Please reproduce the data below exactly, from the first line to the last.

-*-*-

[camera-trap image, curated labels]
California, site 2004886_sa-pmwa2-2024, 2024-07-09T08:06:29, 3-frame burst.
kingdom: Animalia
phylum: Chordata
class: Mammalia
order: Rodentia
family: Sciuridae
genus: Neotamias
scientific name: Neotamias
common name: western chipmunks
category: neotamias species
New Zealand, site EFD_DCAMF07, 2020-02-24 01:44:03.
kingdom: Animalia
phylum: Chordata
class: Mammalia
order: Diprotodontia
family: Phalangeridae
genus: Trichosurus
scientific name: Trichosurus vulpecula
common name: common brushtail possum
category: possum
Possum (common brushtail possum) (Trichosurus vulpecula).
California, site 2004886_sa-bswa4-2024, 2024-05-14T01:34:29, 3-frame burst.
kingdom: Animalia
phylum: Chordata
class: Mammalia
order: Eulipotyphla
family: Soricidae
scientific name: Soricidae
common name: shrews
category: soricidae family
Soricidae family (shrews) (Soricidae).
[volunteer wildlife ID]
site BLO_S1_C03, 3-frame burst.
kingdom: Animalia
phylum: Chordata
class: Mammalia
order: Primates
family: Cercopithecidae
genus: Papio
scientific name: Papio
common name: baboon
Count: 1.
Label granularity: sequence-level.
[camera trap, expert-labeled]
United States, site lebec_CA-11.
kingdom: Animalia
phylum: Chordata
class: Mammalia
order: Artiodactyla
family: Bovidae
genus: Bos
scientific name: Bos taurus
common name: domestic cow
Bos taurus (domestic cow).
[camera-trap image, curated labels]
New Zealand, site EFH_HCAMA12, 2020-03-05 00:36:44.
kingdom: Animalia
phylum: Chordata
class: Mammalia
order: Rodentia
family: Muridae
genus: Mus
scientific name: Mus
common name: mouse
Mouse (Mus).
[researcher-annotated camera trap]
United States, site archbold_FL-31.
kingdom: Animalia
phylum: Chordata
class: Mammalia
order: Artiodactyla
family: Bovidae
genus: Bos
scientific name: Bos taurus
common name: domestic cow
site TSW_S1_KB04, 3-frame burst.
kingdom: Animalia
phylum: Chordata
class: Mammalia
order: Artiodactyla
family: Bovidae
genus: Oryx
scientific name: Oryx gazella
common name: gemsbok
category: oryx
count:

-*-*-

#### [Solution below]
[camera-trap image, curated labels]
California, site 2004886_sa-pmwa2-2024, 2024-07-09T08:06:29, 3-frame burst.
kingdom: Animalia
phylum: Chordata
class: Mammalia
order: Rodentia
family: Sciuridae
genus: Neotamias
scientific name: Neotamias
common name: western chipmunks
category: neotamias species
New Zealand, site EFD_DCAMF07, 2020-02-24 01:44:03.
kingdom: Animalia
phylum: Chordata
class: Mammalia
order: Diprotodontia
family: Phalangeridae
genus: Trichosurus
scientific name: Trichosurus vulpecula
common name: common brushtail possum
category: possum
Possum (common brushtail possum) (Trichosurus vulpecula).
California, site 2004886_sa-bswa4-2024, 2024-05-14T01:34:29, 3-frame burst.
kingdom: Animalia
phylum: Chordata
class: Mammalia
order: Eulipotyphla
family: Soricidae
scientific name: Soricidae
common name: shrews
category: soricidae family
Soricidae family (shrews) (Soricidae).
[volunteer wildlife ID]
site BLO_S1_C03, 3-frame burst.
kingdom: Animalia
phylum: Chordata
class: Mammalia
order: Primates
family: Cercopithecidae
genus: Papio
scientific name: Papio
common name: baboon
Count: 1.
Label granularity: sequence-level.
[camera trap, expert-labeled]
United States, site lebec_CA-11.
kingdom: Animalia
phylum: Chordata
class: Mammalia
order: Artiodactyla
family: Bovidae
genus: Bos
scientific name: Bos taurus
common name: domestic cow
Bos taurus (domestic cow).
[camera-trap image, curated labels]
New Zealand, site EFH_HCAMA12, 2020-03-05 00:36:44.
kingdom: Animalia
phylum: Chordata
class: Mammalia
order: Rodentia
family: Muridae
genus: Mus
scientific name: Mus
common name: mouse
Mouse (Mus).
[researcher-annotated camera trap]
United States, site archbold_FL-31.
kingdom: Animalia
phylum: Chordata
class: Mammalia
order: Artiodactyla
family: Bovidae
genus: Bos
scientific name: Bos taurus
common name: domestic cow
site TSW_S1_KB04, 3-frame burst.
kingdom: Animalia
phylum: Chordata
class: Mammalia
order: Artiodactyla
family: Bovidae
genus: Oryx
scientific name: Oryx gazella
common name: gemsbok
category: oryx
count:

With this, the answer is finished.